Work order:
Copy each line of the records that includes "frames".

Dataset entries:

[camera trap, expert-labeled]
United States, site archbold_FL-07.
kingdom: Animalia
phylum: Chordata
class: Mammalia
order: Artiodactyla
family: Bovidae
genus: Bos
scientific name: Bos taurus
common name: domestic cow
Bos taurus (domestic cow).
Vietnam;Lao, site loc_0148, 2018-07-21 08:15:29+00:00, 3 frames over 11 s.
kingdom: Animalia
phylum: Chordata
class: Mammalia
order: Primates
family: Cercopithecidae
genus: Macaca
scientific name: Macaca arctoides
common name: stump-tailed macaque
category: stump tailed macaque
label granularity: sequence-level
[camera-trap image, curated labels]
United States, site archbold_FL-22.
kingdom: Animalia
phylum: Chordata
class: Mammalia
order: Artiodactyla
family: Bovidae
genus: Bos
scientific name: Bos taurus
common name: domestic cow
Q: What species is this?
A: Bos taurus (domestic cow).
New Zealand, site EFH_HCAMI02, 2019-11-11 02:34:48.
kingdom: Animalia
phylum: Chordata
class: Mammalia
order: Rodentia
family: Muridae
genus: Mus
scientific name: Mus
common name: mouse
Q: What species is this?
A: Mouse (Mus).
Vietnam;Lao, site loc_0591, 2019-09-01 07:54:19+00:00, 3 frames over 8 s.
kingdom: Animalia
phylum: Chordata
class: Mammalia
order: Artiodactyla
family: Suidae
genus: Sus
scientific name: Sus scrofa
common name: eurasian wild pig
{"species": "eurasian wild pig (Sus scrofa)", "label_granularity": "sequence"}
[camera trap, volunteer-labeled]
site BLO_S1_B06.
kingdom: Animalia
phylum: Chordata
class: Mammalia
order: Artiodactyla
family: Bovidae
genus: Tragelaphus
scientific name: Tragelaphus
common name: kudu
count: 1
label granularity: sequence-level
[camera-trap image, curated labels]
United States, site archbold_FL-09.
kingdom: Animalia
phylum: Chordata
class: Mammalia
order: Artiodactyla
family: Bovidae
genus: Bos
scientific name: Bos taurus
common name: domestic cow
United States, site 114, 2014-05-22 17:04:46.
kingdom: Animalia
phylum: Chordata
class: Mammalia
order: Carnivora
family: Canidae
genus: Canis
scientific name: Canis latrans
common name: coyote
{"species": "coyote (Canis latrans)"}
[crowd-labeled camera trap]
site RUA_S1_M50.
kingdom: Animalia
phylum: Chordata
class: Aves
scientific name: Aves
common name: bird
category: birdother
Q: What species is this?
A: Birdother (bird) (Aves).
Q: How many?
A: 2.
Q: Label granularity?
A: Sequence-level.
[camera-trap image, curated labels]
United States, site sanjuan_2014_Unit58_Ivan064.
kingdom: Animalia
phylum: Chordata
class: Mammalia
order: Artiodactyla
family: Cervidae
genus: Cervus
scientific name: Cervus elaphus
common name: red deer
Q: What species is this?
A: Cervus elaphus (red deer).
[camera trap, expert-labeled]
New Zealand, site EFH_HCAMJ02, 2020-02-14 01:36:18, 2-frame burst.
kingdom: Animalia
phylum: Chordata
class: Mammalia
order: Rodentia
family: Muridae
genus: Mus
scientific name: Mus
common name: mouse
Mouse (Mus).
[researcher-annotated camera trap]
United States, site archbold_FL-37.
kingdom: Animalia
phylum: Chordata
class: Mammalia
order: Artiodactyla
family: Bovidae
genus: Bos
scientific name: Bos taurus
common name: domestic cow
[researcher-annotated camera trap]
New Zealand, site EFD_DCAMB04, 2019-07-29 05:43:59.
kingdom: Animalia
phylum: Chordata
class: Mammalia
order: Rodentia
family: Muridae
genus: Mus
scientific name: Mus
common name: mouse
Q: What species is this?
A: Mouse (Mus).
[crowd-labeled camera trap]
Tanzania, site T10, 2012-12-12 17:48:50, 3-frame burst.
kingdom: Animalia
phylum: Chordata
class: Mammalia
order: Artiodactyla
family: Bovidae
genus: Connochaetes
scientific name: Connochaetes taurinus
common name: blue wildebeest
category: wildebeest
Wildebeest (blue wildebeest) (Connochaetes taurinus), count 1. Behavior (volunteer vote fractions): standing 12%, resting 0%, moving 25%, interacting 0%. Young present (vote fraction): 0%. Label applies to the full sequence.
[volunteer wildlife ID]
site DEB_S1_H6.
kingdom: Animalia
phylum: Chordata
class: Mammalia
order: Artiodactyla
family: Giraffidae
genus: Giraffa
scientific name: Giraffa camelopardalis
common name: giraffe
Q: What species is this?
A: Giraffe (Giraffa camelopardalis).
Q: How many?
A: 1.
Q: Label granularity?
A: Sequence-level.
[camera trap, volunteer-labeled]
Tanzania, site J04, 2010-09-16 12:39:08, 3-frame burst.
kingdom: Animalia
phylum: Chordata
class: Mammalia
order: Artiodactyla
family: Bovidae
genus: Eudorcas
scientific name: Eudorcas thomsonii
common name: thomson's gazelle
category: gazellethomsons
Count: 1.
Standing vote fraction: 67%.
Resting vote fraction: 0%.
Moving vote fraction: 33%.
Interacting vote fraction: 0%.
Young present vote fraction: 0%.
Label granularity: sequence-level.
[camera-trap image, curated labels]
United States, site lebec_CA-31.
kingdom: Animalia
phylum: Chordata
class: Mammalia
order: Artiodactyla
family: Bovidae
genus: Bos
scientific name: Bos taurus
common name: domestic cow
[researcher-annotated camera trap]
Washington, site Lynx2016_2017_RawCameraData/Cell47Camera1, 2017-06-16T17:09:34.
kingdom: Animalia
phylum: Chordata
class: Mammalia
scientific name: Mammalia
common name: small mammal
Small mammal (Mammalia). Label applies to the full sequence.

Output of the exercise:
Vietnam;Lao, site loc_0148, 2018-07-21 08:15:29+00:00, 3 frames over 11 s.
Vietnam;Lao, site loc_0591, 2019-09-01 07:54:19+00:00, 3 frames over 8 s.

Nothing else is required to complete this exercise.